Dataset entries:
--- start ---

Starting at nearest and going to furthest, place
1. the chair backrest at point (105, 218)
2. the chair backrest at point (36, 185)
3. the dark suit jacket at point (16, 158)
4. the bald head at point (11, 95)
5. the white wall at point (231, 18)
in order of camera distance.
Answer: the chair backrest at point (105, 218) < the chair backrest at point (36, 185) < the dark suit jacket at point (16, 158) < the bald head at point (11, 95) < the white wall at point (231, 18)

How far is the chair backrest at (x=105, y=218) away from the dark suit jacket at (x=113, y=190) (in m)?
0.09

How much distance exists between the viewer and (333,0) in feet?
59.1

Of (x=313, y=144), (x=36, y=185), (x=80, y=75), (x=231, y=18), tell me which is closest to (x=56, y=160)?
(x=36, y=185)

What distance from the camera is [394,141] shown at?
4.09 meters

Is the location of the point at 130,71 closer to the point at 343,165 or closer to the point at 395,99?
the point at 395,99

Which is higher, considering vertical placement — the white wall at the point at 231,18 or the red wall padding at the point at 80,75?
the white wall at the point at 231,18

--- end ---

Turn the lines from the one containing "to (x=56, y=160)?" through the end of the entries into a Markdown table with the columns Row and Line, numbering each row and leaving out blank lines.

| Row | Line |
|---|---|
| 1 | Of (x=313, y=144), (x=36, y=185), (x=80, y=75), (x=231, y=18), tell me which is closest to (x=56, y=160)? |
| 2 | (x=36, y=185) |
| 3 | What distance from the camera is [394,141] shown at? |
| 4 | 4.09 meters |
| 5 | Is the location of the point at 130,71 closer to the point at 343,165 or closer to the point at 395,99? |
| 6 | the point at 395,99 |
| 7 | Which is higher, considering vertical placement — the white wall at the point at 231,18 or the red wall padding at the point at 80,75? |
| 8 | the white wall at the point at 231,18 |